For people who have never been mountain biking before, Rodriguez recommends hitting the trails at Green Mountain in Lakewood, North Table Mountain in Golden and Marshall Mesa Trailhead in Boulder. Those trails aren’t difficult, or technical, and they’re great for getting the blood pumping, according to Rodriguez.
One of his favorite apps to use when mountain biking is the MTB Project app. The app, available for Android and iPhone, provides a GPS on trails, mirroring a guidebook for Colorado trails. It also offers a feature that lets you download trail maps for when cell-phone service isn’t available.
“You can scope out your route, which is good, especially for new riders. The difference between a left and a right on a trail can be heading back to the car, or another five-mile loop,” said Rodriguez.
For those who are looking to purchase a mountain bike for the first time, Rodriguez recommends Jamis Bikes. He says the brand offers everything from mountain bikes for small children to more upscale mountain bikes.
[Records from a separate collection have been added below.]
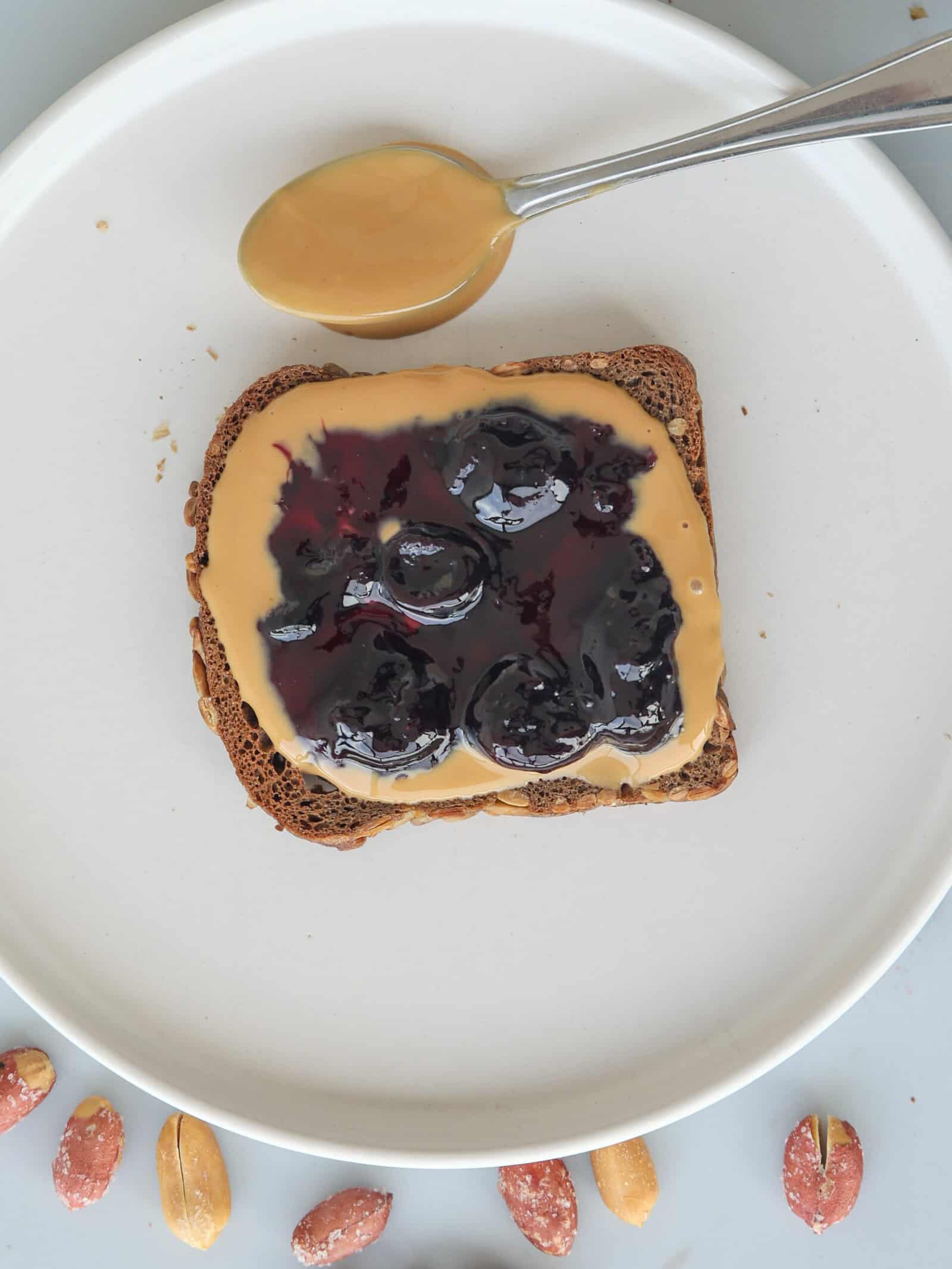 A slice of toast with peanut butter and blueberry jam on a white plate, a spoon with peanut butter above it, and peanuts arranged along the plate’s edge.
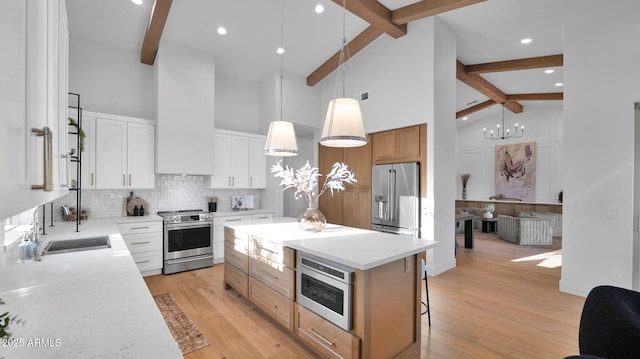 5103 E Juniper Ave, Scottsdale, AZ 85254 - kitchen featuring stainless steel appliances, high vaulted ceiling, beamed ceiling, backsplash, and a kitchen island
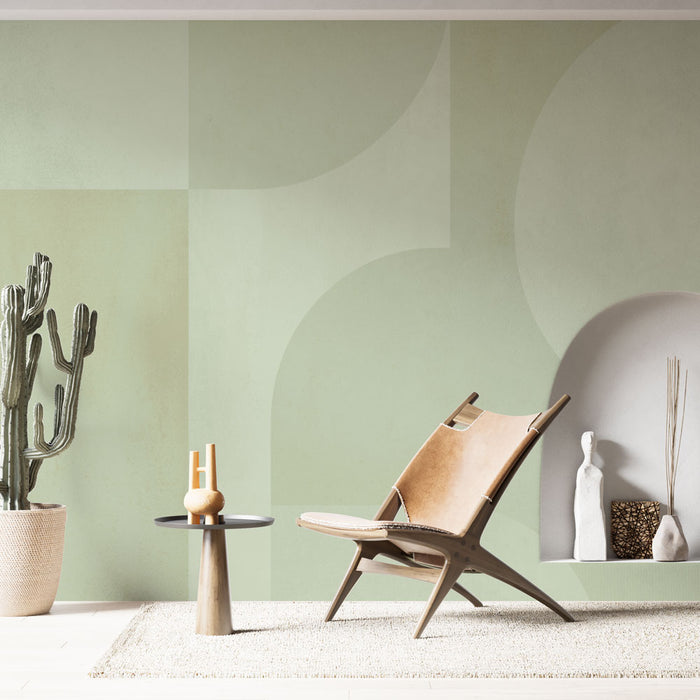Une pièce moderne avec un papier peint aux formes géométriques douces dans des teintes vertes apaisantes, créant une atmosphère sereine et minimaliste.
Rodriguez’s mountain biking survival kit that he carries with him includes tire levers, an extra tube, a patch kit and a hand pump.
“It’s nice, just in case you find yourself in a tough spot when you’re on the trail. You don’t want to have to hike out of a trail and have to carry your bike,” said Rodriguez. “We’re lucky enough to live in Colorado, and I would encourage everyone to take advantage of the trails that our state has to offer.”